DEAD TEACHERS: Exploring Uses of Autopsies in Basic Science Medical Education

Elsa B. Cohen, M.D.

Associate Professor of Pathology

Department of Pathology

Medical College of Wisconsin
Milwaukee, WI 53226

(+) 1-414-257-6211
(+) 1-414-257-7815

Medical students almost always respond enthusiastically to attending autopsies, participating in the dissection, and helping work through the abnormal physiology involved in understanding clinical-pathological correlations. They enjoy seeing the anatomy of an unembalmed cadaver, and looking at histologic slides to confirm, refute or elucidate the clinical hypotheses made at the time of the gross dissection.

Despite the currently-low autopsy rate [1] this seems to be a good time to reexamine the role of autopsies in medical education in general, and basic science education in particular. There is intense interest in case-based learning, and an autopsy is a case-based experience. The autopsy affords a situation in which material from all of the basic science disciplines comes into play. Further, technological advances in capturing and manipulating images and combining them with electronically-stored patient information offer exciting flexible alternatives to the classical specimen museum and paper records.
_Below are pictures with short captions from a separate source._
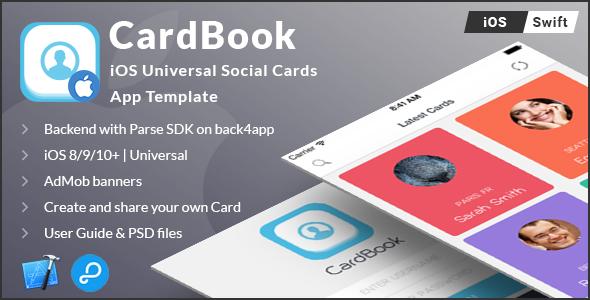CardBook   iOS Universal Card App Template (Swift) - CodeCanyon Item for Sale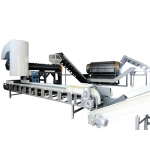 PET Bottle Recycling Machines and Recycling Machines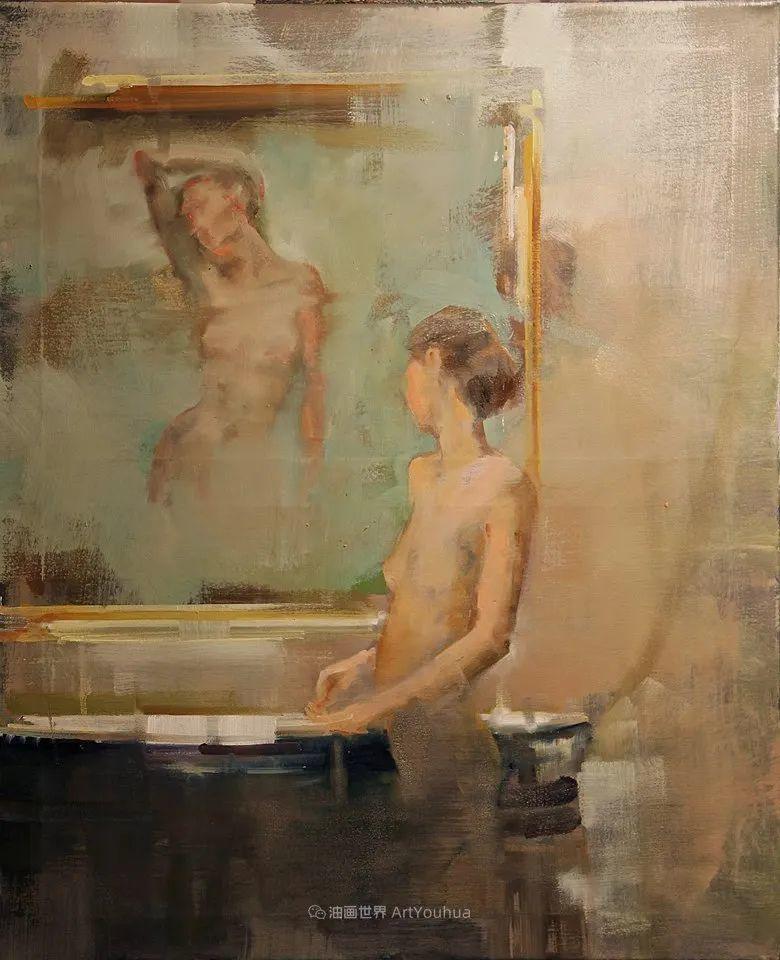 以生动、动感和现代的笔触,描绘女性身体!插图17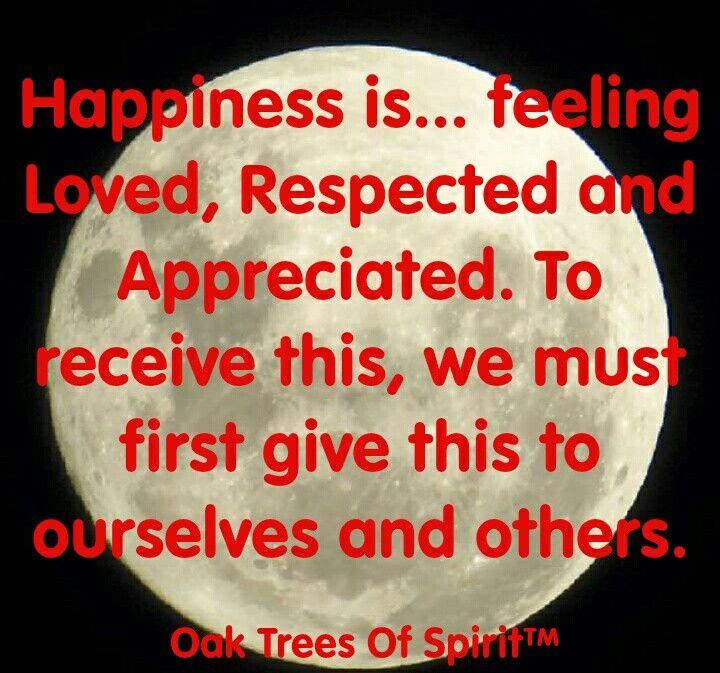 4604 Oak Arbor: Pin By CPS On Oak Trees Of Spirit™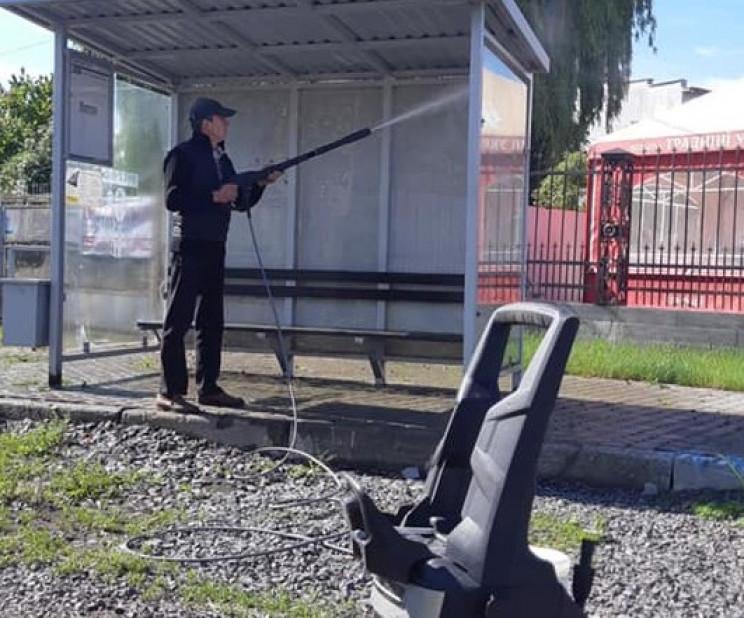 У Мукачеві із запуском транспорту активн…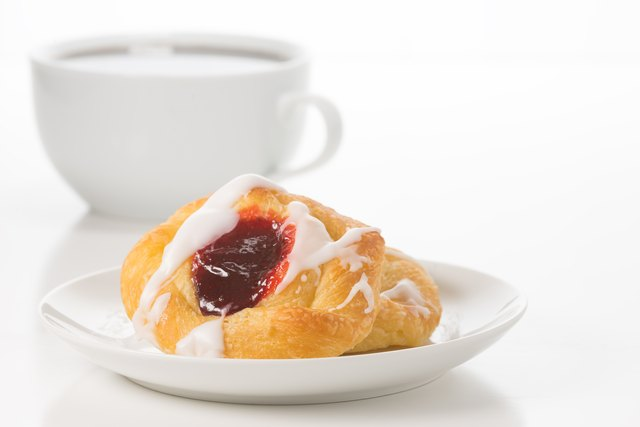 Raspberry Danish and Coffee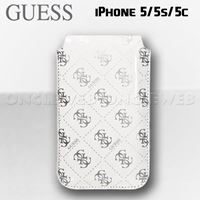housse iphone guess blanche iphone 5/5s/5c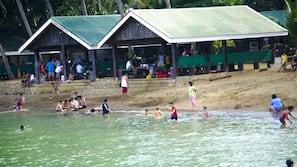On the beach, beach volleyball, beach bar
At the Medical College of Wisconsin, we have started this year to encourage every student to attend an autopsy and present the findings to colleagues in a small-group setting. We are in the process of evaluating this exercise. A number of interesting questions have arisen in the few months we have been doing this. For example, should this experience play a major role in carrying course content, or should it be viewed primarily as a way of enriching the students’ experience in the course? As with other case-based instruction, if one relies only on case material which comes through a clinical service by chance, important topics may be missed, and yet “canned” experiences rarely have the immediacy of actual patient contracts, and therefore are more easily forgotten. What should the role of the resident-prosector be in this exercise? Should the students be required to write up the autopsy findings in a formal manner? If they do, who will read and evaluate the written work? Should they present the gross and the microscopic findings to their follow students, and if so, in how much detail? Should they be graded, and if so, how? What are effective ways to build up a library of autopsy cases? Can the autopsy material readily be used in an interdisciplinary fashion?

A number of departments of pathology have been having students attend autopsies during the basic science course in pathology, usually during the second year of medical school. This spring, I had an opportunity to visit several of them and to discuss with both the pathology faculty and residents what their experience has been. I found, not surprisingly, that they had many of the same problems and questions. It was stimulating to begin sharing ideas on this timely subject, and it seems to me that it would be helpful to a number of us to do this in a more formal fashion through the AAMC:GEA’s Basic Science Education Special Interest Group.

I would be pleased to coordinate efforts to collect and disseminate information regarding the use of autopsy material in medical education. Please consider sharing your course, departmental, or institutional goals, your current experiences, and your ideas for the future of this teaching resource. I look forward to hearing from you by phone, fax, or mail.

1. Hill, R.B., Anderson, R.E. The Autopsy – Medical Practice and Public Policy. Boston: Butterworth, 1988, p41. This reference also presents a number of interesting perspectives on the uses of autopsy in medical education.